Ik verwacht de resultaten eind dit jaar. Intussen lanceerden we eind 2010 een oproep tot het sluiten van een beheersovereenkomst met betrekking tot de preventie van diabetes. Het is de bedoeling dat dergelijke beheersovereenkomst en erkenning als partnerorganisatie loopt van 1 januari 2012 tot en met 31 december 2016.
Voor uw laatste vraag verwijs ik naar het antwoord dat ik heb gegeven op uw eerste vraag. Wellicht zal een verlenging van het project nodig zijn vooraleer de voorwaarden over een continu beleid kunnen worden vastgelegd. Uiteraard zal het verder beleid moeten passen in een meer globale aanpak die door de partnerorganisatie zal worden voorgesteld op basis van de insteek van de Vlaamse Diabetes Vereniging.

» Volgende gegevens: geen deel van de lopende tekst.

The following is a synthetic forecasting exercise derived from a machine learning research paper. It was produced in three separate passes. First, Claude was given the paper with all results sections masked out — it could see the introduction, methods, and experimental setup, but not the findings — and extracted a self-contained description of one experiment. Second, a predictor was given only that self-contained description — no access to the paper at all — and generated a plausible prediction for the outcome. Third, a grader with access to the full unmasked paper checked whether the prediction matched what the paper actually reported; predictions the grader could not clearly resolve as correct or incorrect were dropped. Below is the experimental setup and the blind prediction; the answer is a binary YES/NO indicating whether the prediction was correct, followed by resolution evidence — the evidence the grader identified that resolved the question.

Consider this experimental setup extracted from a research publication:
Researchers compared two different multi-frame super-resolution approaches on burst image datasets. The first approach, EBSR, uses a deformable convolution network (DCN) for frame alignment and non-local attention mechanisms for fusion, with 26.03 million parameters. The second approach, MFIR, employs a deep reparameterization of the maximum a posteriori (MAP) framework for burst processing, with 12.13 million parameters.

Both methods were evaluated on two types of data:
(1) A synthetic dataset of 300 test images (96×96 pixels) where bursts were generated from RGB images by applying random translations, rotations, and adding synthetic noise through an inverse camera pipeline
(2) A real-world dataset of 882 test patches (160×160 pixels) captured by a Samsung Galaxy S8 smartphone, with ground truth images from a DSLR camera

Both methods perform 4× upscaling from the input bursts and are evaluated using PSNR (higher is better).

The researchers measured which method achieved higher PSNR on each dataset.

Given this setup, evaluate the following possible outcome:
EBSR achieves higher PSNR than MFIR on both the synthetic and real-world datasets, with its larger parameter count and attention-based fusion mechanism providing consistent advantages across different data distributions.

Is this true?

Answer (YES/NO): NO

De voorzitter : De heer Dehaene heeft het woord.
De heer Tom Dehaene : Minister, ik dank u voor uw antwoord. In het eerste deel van uw antwoord verwijst u al naar een eventuele structurele verankering van het project. Voor we zover zijn, moeten we de juiste conclusies trekken. We zullen zien of dat zal kunnen na drie jaar. Het is volgens mij inderdaad gezond om een project niet nodeloos lang te rekken. Ik ga ervan uit dat we binnen afzienbare tijd niet volgend jaar, maar misschien het jaar nadien het project Zoet Zwanger kunnen verankeren in ons preventiebeleid.
Mevrouw Vera Van der Borght : Minister, collegas, ik hoop alleen dat alle projecten die al jaren lopen, structureel zullen worden verankerd
De voorzitter : Het incident is gesloten.